A simple user intent becomes a multi-layered coordination chain.


Why This Feels Strange in React

To React developers, this often feels unnecessary.

Not because cross-feature dependencies don’t exist — they absolutely do — but because React tends to handle them differently.

Instead of introducing:

  • domain facades

  • interface contracts

  • global orchestration layers

React relies more on:

  • component composition

  • local state ownership

  • direct capability usage through hooks

Dependencies are handled through composition, not architectural indirection.


The Real Question

This leads to a more important question:

If the dependency already exists in the user flow, what do we actually gain by wrapping it in facades and domain boundaries?

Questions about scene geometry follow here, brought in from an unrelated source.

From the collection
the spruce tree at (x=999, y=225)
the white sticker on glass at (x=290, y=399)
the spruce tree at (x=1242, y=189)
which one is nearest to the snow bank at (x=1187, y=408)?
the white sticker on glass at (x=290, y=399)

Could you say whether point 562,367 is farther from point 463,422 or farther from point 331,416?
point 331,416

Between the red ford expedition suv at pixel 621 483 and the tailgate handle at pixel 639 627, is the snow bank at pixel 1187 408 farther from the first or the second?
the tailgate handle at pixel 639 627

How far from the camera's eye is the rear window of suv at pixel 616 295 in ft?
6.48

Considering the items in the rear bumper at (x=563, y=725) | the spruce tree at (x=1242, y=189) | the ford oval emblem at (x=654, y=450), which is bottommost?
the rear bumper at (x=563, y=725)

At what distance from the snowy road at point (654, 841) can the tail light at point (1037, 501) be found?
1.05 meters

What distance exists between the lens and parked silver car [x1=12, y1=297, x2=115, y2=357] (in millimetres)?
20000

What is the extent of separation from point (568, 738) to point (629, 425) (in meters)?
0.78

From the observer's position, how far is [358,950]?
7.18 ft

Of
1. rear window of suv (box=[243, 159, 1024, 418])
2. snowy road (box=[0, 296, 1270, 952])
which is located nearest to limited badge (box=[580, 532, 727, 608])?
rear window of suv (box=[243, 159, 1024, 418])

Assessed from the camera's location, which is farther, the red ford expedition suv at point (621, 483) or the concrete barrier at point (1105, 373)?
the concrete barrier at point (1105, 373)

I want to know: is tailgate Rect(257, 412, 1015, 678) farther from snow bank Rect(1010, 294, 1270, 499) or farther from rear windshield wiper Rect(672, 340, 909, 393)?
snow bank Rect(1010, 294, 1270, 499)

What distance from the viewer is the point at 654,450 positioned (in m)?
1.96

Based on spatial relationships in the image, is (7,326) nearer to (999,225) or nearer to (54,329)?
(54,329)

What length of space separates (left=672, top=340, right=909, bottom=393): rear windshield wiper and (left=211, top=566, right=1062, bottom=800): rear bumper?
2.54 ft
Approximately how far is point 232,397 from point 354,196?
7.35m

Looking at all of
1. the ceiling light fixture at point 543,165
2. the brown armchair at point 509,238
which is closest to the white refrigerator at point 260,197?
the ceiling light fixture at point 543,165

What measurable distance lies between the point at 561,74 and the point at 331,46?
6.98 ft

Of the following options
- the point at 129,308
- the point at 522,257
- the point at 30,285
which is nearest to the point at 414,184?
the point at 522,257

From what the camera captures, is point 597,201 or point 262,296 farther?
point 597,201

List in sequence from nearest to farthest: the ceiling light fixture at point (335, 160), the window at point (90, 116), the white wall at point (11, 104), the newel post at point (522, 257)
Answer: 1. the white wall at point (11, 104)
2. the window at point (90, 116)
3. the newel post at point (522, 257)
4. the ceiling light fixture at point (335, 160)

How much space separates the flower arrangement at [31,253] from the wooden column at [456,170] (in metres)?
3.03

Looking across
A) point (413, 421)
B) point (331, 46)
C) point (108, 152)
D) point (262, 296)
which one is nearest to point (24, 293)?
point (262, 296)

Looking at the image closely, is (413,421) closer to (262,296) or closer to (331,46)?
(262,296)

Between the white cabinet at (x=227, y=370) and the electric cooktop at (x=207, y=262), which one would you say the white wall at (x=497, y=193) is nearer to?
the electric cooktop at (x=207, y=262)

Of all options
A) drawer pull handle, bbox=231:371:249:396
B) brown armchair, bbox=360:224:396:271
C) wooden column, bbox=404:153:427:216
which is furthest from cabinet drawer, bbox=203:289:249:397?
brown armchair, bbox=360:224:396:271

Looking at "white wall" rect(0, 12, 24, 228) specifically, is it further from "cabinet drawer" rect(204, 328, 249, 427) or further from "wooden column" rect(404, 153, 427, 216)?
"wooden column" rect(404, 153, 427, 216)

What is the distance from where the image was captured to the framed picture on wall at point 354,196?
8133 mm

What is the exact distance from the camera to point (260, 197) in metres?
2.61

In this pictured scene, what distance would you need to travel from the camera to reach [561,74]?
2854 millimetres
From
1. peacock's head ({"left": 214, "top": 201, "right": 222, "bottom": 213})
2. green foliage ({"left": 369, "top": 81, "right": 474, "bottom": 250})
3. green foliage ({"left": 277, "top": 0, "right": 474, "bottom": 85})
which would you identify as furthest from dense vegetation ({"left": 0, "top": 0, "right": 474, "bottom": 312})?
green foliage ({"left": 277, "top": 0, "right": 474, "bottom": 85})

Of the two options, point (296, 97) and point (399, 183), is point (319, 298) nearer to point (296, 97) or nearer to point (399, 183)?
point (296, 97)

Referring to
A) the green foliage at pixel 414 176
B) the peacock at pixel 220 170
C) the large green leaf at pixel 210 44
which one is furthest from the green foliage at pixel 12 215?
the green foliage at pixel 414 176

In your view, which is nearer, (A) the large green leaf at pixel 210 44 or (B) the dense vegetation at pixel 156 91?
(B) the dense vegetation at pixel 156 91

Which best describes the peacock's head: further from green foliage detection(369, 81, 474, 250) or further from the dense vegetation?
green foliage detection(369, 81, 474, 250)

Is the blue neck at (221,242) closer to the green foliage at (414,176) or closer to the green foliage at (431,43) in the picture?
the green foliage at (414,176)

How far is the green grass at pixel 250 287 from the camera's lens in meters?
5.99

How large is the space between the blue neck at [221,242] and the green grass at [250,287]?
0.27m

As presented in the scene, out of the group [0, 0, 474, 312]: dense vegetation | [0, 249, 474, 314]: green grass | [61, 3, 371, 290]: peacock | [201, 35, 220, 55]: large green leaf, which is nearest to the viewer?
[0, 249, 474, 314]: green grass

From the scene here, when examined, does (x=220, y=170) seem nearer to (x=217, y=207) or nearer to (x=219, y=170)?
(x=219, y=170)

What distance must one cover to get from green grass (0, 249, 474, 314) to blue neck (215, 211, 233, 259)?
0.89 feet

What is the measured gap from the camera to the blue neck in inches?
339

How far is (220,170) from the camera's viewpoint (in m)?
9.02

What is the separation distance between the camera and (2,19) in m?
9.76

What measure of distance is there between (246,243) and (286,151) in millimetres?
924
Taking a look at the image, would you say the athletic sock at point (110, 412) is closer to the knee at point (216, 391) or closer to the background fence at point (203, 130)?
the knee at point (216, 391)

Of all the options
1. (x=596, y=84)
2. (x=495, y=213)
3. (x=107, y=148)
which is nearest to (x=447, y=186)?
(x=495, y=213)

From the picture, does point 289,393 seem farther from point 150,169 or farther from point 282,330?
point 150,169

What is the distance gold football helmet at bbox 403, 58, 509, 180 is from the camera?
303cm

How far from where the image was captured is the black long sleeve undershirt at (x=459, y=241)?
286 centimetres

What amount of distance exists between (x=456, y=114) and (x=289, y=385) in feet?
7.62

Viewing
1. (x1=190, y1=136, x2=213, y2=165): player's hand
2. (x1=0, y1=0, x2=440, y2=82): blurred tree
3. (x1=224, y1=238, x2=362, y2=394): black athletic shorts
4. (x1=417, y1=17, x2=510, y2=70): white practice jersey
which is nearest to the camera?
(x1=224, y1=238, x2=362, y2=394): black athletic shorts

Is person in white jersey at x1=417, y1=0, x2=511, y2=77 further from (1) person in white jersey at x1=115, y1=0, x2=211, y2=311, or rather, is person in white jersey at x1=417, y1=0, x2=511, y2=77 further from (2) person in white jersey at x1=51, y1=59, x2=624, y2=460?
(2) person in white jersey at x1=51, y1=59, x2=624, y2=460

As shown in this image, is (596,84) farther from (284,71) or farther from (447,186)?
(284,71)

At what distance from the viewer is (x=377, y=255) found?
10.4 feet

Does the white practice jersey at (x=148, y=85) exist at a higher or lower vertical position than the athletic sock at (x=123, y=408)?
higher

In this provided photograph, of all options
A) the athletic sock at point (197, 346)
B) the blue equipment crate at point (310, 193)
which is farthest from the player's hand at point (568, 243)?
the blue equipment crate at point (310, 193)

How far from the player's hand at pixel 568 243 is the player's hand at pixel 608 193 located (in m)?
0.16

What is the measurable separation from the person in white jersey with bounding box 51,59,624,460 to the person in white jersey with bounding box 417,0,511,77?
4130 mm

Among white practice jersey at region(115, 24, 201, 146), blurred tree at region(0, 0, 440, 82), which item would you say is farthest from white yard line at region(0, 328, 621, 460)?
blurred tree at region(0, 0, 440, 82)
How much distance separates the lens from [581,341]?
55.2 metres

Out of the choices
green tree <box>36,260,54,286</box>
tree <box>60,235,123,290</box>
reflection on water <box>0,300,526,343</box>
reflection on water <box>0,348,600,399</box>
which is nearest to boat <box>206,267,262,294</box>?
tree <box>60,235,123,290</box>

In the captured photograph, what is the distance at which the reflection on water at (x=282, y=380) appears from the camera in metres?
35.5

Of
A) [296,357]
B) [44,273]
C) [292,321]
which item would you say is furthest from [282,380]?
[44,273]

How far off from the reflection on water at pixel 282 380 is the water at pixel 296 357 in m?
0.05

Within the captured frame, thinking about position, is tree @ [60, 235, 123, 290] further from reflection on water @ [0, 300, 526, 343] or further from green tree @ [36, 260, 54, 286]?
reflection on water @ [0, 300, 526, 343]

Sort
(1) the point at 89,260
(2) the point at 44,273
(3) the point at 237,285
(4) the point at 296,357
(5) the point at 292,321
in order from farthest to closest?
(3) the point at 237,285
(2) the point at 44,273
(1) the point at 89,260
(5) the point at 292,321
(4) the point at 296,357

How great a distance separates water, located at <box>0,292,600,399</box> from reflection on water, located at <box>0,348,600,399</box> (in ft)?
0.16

We are not removing coupling.

We are:

  • formalizing it

  • layering it

  • redistributing it across abstractions

So the real question becomes:

If coupling is unavoidable in frontend flows, should we organize the system around domains at all — or around user flows instead?


The Microservice Parallel

This feels very similar to microservices.

Many systems moved from monoliths to microservices believing:

the monolith is the problem

But often the real issue was:

  • poor modularization

  • unclear boundaries

  • tight coupling

So complexity was not reduced — it was moved across boundaries.

Frontend architecture can fall into the same pattern:

  • domains

  • facades

  • interfaces

  • orchestration layers

We may end up managing complexity instead of reducing it.


Conclusion: Boundaries Should Follow Workflows

I still believe modularization matters.

But frontend systems are not primarily domain systems — they are workflow systems.

They optimize for:

  • interaction, not consistency

  • composition, not strict boundaries

  • user flows, not domain purity

In many cases, workflow or feature-level boundaries are more natural than backend-style domain boundaries.

Good frontend architecture should reduce coordination cost and improve composability — not introduce layers that only exist to manage existing layers.